» Tasks to carry out
a) Using the excerpt below on container app environments, say whether each statement agrees with it: (i) container apps in the same environment share one virtual network and one logging destination; (ii) an environment left idle for 30 days is deleted automatically; (iii) the canonical setup places production and staging in the same environment. For each, answer yes or no and quote the words from the excerpt that decide it.
b) Pick up the excerpt on container app environments where it stops, and keep writing it.

>> START Excerpt provided

An environment is a **security boundary**. The runtime handles OS upgrades, scaling, failover, and resource balancing entirely. And,

> When multiple container apps are in the same environment, they share the same virtual network and write logs to the same logging destination.

**Apps in the same environment share a VNet and a logging destination (Log Analytics).** This becomes the judgment axis of environment design.

- **Group into a single environment**: when you want to manage related services together, place them in the same VNet, communicate via Dapr service invocation, and share the logging destination.
- **Separate environments**: when you absolutely don't want to share compute resources, or want to isolate by team / use (production vs. test).

In practice, the canonical setup is to make "production" and "staging" separate environments, and within the production environment co-locate multiple microservices (public API, internal worker, admin panel). It's like compressing the AWS "VPC + ECS cluster" into a single `Environment`.

> ⚠️ **The environment's auto-deletion policy**: if an environment is idle for 90 days (no active apps/jobs), or stays in a failed state due to misconfiguration of the VNet/Azure Policy, **the environment is automatically deleted**. Put "don't leave a verification environment lying around; keep at least one active" into your operational rules.

---

## Resource Design: CPU and Memory Are "Fixed Combinations"

>> END Excerpt provided
>> START Stored rows

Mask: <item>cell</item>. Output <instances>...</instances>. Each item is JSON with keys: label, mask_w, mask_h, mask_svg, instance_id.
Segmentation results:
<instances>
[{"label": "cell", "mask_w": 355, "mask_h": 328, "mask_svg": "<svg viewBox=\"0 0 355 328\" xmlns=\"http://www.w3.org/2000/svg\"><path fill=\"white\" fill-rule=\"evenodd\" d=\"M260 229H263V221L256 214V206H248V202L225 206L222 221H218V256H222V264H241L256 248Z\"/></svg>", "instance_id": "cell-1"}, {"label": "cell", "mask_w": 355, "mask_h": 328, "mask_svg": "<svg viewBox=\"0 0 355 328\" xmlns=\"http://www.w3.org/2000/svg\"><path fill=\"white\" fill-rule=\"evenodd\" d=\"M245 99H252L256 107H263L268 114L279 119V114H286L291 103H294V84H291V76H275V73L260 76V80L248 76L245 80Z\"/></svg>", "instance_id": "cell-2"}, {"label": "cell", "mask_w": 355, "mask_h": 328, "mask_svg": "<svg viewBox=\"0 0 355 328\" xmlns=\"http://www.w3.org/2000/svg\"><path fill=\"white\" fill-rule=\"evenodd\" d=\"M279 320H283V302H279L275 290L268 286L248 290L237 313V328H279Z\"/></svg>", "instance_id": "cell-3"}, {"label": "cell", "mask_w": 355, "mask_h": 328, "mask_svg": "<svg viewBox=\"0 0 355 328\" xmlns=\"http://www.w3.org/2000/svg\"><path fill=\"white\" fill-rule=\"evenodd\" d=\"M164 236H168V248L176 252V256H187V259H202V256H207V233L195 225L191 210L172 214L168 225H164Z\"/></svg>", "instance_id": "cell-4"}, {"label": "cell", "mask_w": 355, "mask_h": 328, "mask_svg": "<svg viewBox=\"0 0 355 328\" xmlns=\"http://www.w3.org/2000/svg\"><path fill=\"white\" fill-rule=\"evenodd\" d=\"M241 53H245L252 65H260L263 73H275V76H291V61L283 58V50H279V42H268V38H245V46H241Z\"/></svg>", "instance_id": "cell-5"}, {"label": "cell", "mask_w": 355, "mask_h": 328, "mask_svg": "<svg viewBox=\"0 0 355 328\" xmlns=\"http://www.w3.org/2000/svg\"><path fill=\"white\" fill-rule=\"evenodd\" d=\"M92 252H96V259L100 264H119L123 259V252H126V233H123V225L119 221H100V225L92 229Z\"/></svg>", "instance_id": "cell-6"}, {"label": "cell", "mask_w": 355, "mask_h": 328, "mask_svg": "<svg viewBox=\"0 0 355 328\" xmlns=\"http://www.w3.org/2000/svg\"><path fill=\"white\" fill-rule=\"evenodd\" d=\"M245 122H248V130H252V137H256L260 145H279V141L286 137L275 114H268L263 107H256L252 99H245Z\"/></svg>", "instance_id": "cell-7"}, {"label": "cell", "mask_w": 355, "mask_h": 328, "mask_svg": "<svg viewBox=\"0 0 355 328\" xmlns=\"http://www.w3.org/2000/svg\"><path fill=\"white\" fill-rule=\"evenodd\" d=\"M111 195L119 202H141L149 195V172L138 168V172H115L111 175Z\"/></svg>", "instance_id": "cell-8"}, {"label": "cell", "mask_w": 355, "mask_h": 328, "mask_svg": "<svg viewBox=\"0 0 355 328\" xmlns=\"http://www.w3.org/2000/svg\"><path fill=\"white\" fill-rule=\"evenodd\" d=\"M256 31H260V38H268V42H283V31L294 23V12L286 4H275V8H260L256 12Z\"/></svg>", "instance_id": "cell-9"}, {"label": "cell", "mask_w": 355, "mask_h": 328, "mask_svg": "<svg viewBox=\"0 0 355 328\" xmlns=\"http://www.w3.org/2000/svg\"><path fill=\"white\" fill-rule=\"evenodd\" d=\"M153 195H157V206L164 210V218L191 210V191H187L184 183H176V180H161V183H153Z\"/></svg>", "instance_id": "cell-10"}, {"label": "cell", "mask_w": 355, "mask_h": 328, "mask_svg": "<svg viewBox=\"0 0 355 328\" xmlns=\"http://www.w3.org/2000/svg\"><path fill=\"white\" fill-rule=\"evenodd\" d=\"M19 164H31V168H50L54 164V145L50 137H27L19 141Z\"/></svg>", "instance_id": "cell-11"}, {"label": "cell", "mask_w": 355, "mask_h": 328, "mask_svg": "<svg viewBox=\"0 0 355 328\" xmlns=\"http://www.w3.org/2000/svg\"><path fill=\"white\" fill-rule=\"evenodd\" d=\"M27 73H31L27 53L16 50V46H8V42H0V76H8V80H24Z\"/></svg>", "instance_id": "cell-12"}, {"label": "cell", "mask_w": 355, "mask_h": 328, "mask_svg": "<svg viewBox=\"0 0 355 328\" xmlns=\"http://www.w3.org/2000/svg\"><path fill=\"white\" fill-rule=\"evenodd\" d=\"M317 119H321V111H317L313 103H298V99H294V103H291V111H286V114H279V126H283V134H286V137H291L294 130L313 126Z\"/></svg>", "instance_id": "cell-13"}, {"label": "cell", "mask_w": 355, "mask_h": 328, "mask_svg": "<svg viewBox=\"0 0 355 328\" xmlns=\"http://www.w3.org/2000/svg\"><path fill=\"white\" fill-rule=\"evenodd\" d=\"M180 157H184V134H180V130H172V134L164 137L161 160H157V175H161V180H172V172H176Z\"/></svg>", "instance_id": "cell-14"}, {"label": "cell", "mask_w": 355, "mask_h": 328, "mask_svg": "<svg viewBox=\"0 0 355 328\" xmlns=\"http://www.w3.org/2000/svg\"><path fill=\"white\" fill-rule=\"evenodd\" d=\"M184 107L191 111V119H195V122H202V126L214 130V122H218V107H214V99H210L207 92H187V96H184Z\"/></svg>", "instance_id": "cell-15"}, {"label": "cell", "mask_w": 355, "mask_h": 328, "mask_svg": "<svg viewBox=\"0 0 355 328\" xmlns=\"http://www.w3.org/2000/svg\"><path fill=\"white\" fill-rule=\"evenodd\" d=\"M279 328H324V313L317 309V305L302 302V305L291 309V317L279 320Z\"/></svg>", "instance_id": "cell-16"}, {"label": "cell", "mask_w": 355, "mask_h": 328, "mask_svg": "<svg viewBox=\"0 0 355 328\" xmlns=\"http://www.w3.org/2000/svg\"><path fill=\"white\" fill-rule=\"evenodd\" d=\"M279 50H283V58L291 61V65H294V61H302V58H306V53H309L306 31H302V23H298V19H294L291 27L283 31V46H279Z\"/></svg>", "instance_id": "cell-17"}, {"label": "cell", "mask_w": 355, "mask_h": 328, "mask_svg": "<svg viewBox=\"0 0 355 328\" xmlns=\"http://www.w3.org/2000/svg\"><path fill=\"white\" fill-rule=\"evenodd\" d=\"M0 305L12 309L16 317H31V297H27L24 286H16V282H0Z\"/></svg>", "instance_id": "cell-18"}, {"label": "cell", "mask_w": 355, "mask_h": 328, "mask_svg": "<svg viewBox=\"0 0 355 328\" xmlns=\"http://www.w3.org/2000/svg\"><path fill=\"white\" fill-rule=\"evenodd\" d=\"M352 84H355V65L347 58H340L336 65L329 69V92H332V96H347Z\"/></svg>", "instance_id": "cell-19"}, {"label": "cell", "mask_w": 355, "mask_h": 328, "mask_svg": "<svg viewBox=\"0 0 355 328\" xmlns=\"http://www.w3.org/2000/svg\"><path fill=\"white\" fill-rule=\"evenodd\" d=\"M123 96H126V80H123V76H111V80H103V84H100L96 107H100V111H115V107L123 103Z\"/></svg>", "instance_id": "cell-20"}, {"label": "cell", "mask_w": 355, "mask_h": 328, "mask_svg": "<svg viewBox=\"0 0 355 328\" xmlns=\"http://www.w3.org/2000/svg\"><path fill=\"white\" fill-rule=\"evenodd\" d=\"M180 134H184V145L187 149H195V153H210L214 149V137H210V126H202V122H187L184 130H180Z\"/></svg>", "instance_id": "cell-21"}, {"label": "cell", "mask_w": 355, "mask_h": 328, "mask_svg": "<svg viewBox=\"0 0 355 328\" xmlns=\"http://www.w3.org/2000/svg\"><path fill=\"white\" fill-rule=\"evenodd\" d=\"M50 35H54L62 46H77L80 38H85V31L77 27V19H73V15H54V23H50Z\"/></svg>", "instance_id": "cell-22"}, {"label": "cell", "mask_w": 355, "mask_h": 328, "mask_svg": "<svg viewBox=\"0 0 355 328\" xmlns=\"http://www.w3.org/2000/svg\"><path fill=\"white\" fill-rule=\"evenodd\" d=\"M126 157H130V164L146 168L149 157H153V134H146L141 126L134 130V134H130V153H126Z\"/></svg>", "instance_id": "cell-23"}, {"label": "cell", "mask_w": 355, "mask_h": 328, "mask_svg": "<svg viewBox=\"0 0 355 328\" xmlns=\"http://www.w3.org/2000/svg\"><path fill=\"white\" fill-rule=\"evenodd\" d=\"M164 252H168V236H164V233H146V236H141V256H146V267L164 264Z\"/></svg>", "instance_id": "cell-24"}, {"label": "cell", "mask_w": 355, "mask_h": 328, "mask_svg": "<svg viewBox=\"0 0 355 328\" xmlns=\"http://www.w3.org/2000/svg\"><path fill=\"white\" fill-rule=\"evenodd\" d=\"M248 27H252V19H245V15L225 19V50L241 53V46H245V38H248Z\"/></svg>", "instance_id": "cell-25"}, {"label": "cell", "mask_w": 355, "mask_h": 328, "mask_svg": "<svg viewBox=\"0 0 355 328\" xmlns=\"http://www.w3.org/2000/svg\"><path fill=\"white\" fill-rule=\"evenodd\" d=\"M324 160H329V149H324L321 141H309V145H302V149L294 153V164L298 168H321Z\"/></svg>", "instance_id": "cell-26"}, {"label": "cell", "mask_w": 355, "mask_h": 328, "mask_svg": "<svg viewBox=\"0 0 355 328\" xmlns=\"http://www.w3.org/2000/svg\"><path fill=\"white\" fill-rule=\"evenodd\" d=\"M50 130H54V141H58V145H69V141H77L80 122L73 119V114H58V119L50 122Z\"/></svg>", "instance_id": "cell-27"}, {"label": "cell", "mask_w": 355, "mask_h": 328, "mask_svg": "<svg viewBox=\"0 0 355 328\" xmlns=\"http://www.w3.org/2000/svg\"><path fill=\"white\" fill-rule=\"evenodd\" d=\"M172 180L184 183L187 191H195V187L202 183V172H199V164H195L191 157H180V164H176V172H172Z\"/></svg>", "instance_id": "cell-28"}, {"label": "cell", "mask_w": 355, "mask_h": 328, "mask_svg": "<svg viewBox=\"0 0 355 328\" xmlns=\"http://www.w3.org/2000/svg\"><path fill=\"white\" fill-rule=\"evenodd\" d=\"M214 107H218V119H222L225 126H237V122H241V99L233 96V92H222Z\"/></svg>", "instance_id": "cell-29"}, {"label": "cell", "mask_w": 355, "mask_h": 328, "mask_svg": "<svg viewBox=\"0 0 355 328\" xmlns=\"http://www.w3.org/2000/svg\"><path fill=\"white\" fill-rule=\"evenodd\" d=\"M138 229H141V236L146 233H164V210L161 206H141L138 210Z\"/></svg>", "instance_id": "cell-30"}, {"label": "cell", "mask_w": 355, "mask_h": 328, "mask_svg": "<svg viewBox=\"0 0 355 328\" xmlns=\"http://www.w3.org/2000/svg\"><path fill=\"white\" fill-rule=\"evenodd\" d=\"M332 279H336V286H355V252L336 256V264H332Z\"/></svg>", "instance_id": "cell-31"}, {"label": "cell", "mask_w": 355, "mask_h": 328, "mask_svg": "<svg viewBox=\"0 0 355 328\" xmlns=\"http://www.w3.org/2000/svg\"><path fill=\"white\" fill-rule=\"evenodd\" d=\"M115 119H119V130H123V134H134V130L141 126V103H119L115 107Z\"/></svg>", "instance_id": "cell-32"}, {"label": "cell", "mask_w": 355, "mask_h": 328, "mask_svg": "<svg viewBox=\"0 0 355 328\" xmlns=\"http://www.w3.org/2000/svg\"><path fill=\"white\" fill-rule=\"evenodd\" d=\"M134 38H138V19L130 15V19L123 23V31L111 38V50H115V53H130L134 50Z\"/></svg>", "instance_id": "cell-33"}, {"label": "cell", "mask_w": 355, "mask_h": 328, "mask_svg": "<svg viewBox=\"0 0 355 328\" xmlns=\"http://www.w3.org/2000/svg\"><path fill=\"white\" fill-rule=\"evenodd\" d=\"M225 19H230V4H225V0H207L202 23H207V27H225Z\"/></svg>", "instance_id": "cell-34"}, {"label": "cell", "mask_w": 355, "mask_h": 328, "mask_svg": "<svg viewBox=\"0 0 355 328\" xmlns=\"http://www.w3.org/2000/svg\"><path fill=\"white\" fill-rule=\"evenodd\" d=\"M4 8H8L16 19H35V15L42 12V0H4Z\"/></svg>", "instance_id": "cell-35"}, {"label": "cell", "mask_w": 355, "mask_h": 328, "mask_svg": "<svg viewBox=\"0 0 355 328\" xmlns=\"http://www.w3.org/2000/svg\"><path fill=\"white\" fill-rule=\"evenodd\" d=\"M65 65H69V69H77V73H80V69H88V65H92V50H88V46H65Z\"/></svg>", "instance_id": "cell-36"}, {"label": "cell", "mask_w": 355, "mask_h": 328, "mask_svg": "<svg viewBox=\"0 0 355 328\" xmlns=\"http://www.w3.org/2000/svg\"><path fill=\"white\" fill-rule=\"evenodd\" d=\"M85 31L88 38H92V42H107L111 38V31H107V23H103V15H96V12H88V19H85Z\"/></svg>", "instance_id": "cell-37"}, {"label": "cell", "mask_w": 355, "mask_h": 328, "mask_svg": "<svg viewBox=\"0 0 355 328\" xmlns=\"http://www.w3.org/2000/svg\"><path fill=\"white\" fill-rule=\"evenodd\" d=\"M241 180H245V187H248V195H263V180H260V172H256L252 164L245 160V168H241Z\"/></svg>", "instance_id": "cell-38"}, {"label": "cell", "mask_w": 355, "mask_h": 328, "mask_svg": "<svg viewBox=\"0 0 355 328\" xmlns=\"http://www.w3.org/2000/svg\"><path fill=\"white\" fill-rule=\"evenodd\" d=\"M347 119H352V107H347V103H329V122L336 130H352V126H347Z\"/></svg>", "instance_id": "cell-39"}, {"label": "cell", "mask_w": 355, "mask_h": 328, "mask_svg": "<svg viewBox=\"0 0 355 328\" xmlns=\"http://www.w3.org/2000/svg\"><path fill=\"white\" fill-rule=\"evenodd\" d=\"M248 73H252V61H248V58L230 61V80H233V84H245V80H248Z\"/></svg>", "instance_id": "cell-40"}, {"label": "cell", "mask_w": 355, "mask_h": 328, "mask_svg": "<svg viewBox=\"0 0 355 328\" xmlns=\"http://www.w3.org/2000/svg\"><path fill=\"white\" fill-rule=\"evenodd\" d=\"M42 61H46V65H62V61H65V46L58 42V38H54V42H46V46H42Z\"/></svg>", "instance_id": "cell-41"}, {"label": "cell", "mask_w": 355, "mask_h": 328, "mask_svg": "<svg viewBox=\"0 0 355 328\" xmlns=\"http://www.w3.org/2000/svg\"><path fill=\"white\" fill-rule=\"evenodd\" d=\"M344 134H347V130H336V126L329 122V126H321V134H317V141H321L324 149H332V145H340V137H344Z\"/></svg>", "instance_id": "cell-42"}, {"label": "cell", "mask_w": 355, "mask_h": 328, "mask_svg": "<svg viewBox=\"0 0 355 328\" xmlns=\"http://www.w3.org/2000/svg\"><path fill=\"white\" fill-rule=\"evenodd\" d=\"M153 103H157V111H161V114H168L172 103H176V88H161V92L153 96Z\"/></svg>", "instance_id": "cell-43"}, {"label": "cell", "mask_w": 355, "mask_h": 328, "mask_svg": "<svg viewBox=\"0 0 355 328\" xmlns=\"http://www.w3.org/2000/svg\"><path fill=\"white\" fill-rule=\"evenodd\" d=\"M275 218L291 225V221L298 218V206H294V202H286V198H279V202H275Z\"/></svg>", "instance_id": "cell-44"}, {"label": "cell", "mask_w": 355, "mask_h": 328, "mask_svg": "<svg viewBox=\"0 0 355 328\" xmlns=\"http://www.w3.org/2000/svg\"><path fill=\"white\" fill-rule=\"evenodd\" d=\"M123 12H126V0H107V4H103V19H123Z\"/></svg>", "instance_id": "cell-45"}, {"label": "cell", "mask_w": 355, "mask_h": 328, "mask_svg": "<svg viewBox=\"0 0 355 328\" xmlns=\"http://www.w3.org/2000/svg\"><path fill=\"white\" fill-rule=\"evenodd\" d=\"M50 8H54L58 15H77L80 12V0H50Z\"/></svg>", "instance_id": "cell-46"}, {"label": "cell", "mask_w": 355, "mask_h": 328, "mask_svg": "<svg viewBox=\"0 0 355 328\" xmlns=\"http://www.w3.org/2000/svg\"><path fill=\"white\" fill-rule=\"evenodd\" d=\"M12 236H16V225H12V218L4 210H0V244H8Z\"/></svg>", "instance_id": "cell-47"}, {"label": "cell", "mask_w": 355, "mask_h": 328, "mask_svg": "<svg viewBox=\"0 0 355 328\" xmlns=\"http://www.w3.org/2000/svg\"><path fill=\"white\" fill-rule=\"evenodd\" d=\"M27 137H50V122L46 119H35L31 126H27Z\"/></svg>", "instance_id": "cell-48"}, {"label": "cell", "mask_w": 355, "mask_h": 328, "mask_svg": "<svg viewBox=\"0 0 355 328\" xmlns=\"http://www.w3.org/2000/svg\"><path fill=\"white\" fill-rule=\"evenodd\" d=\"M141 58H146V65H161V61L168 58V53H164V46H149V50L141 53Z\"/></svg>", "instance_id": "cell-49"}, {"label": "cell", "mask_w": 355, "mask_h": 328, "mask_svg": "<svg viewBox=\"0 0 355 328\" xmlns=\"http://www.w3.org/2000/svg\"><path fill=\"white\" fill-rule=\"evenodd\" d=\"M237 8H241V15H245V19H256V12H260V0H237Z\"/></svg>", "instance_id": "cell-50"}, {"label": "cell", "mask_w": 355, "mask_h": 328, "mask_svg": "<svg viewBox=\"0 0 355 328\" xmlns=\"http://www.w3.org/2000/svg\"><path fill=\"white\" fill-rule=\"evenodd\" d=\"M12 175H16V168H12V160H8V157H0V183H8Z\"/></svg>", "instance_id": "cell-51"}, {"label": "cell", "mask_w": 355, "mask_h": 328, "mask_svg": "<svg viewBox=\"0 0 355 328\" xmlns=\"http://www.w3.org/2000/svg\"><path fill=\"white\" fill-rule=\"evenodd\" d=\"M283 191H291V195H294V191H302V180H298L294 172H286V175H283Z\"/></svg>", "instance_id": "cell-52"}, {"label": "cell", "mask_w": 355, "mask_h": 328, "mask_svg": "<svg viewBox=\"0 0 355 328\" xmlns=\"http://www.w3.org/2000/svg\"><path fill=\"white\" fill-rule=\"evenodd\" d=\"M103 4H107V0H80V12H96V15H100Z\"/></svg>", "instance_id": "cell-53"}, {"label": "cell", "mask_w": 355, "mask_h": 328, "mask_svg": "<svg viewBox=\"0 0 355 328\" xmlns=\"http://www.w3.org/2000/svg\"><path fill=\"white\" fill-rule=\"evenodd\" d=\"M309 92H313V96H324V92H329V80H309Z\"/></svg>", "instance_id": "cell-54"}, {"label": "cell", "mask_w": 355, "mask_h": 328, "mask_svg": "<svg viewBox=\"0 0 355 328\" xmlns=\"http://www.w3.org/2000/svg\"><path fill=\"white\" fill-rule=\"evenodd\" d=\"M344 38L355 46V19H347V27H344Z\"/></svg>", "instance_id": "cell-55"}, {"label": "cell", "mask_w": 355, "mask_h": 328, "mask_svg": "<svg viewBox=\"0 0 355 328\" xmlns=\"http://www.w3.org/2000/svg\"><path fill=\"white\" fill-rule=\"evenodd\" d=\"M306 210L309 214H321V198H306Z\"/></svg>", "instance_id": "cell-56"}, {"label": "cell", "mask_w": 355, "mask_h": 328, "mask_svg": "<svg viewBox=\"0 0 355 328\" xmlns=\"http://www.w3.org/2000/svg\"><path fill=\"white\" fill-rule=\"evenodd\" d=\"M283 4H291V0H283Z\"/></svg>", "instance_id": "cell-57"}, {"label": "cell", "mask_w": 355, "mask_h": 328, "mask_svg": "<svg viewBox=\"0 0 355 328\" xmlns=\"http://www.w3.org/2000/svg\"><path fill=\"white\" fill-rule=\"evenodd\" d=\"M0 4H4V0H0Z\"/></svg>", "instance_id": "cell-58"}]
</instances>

>> END Stored rows

» Answer set
a)
(i) Yes: "they share the same virtual network and write logs to the same logging destination."
(ii) No: "if an environment is idle for 90 days (no active apps/jobs)"
(iii) No: "the canonical setup is to make "production" and "staging" separate environments"

b)
This is ACA's (Consumption plan) biggest pitfall. **CPU and memory are not a free combination — you can only choose from predetermined pairs.** The total of all containers in the container app (including sidecars) must match one of the following ([the official combination table](https://learn.microsoft.com/en-us/azure/container-apps/containers#vcpu-and-memory-allocation-requirements)).

| vCPU (cores) | Memory | | vCPU (cores) | Memory |
|------------|-------|--|------------|-------|
| `0.25` | `0.5Gi` | | `2.0` | `4.0Gi` |
| `0.5` | `1.0Gi` | | `2.25` | `4.5Gi` |
| `0.75` | `1.5Gi` | | `2.5` | `5.0Gi` |
| `1.0` | `2.0Gi` | | `2.75` | `5.5Gi` |
| `1.25` | `2.5Gi` | | `3.0` | `6.0Gi` |
| `1.5` | `3.0Gi` | | `3.5` | `7.0Gi` |
| `1.75` | `3.5Gi` | | `4.0` | `8.0Gi` |

The law is clear: **Memory (GiB) = vCPU × 2**. It's exactly the same idea as Fargate's "the moment you choose `1024 CPU`, the minimum memory is 2GB," and in ACA the ratio is further fixed. A workload like "512MiB of memory is enough but I want 2 cores of CPU" ends up paying for 4GiB of memory too. So the iron rule is to **decide the size "after measuring."** Take a big size on a guess, and you'll keep getting billed per second for resources you don't use.

> **The cap of a Consumption-only environment**: in a legacy *Consumption only* environment, you're limited to **a maximum of 2 cores and 4Gi per app** ([official](https://learn.microsoft.com/en-us/azure/container-apps/containers)). If you want up to 4 cores and 8GiB, or larger hardware, choose the default **workload-profile environment** (covered later).

### Image and Storage Constraints

- **Image**: only `linux/amd64` (x86-64) Linux images. Pullable from any public/private registry.
- **No privileged containers**: privileged mode with host-level access can't be used.
- **Maximum image size**: in a Consumption workload profile, a total of up to **8 GB** per app/job replica.
- **On crash**: `If a container crashes, it automatically restarts.` ([official](https://learn.microsoft.com/en-us/azure/container-apps/containers)) — if a container goes down, it restarts automatically.

---

## Container Definition: Tag Discipline, Sidecars, Init Containers

Containers are defined in the `containers` array of `properties.template`. The first thing to nail down is **tag discipline**.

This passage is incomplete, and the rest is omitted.